Alpana A. Borse - 2.2.1

Welcome to Foundation of Data Science Laboratory

Program 2:

Step 1: Install Required Libraries

pip install requests beautifulsoup4 pandas

Step 2: Write the Python Code import requests

from bs4 import BeautifulSoup

import pandas as pd

import requests

# Step 1: Identify the URL of the website with tabular data

url = "https://en.wikipedia.org/wiki/List_of_countries_and_dependencies_by_population"

# Step 2: Send a request to fetch the webpage content

response = requests.get(url)

# Step 3: Parse the webpage content using BeautifulSoup

soup = BeautifulSoup(response.content, 'html.parser')

# Step 4: Locate the table you want to scrape (use inspect tool to find the right table)

table = soup.find('table', {'class': 'wikitable'})

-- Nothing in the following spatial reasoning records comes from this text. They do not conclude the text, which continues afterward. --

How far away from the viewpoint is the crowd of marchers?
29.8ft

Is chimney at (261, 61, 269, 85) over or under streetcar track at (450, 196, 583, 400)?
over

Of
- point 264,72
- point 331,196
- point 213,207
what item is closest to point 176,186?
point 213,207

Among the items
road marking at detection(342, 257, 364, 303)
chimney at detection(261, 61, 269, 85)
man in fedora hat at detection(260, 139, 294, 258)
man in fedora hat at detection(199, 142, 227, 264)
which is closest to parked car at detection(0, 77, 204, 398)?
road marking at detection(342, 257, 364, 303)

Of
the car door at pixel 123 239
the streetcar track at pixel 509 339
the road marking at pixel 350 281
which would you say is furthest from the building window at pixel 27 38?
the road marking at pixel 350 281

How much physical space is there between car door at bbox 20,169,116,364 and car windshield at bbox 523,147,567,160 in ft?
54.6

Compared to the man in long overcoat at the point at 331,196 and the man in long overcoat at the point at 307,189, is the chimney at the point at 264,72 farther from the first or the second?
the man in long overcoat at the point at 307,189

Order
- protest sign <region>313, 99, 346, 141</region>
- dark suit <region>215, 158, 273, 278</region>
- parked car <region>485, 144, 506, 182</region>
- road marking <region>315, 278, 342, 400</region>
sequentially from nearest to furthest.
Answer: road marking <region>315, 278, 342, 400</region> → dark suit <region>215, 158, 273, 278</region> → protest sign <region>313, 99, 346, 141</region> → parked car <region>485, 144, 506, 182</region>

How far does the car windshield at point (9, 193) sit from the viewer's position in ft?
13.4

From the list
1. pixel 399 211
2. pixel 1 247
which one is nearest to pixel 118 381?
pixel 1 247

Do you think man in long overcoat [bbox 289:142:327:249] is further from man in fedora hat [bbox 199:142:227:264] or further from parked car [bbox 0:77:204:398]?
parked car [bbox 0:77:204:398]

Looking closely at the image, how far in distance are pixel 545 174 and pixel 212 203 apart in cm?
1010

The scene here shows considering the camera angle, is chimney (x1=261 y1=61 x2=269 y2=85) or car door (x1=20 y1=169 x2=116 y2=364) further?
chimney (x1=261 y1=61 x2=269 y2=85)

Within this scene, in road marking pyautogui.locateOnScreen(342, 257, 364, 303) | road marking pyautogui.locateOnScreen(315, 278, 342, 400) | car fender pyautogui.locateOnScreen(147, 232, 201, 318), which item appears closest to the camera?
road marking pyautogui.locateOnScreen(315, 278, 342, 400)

# Step 5: Extract table headers

headers = []

for header in table.find_all('th'):

headers.append(header.text.strip())

# Step 6: Extract rows of the table

rows = []

for row in table.find_all('tr')[1:]: # Skip the header row

cells = row.find_all(['td', 'th'])

cells = [cell.text.strip() for cell in cells]

rows.append(cells)

# Step 7: Create a DataFrame using the scraped data

df = pd.DataFrame(rows, columns=headers)

# Step 8: Display the first few rows of the DataFrame

df.head()

Country (or dependent territory) Population ... % of world population

0 China[note 2] 1,412,600,000 ... 17.76%

1 India[note 3] 1,366,600,000 ... 17.56%

2 United States[note 4] 331,449,281 ... 4.22%

3 Indonesia[note 5] 276,361,783 ... 3.51%

4 Pakistan[note 6] 225,199,937 ... 2.83%

Requests to Fetch Webpage Content:
- The requests library is used to send a GET request to the URL of the Wikipedia page containing the table.
Parsing HTML with BeautifulSoup:
- The response content is parsed using BeautifulSoup with the 'html.parser' option.
Locating and Extracting the Table:
- The table is located by its class attribute ('wikitable').
- Headers (<th>) and rows (<tr>) are extracted and cleaned up using list comprehensions.
Storing in a DataFrame:
- The data is stored in a Pandas DataFrame with the headers as column names.
Displaying the Data:
- The first few rows of the DataFrame are displayed using df.head().

This approach will work for most simple tables on Wikipedia and other websites with similar structures.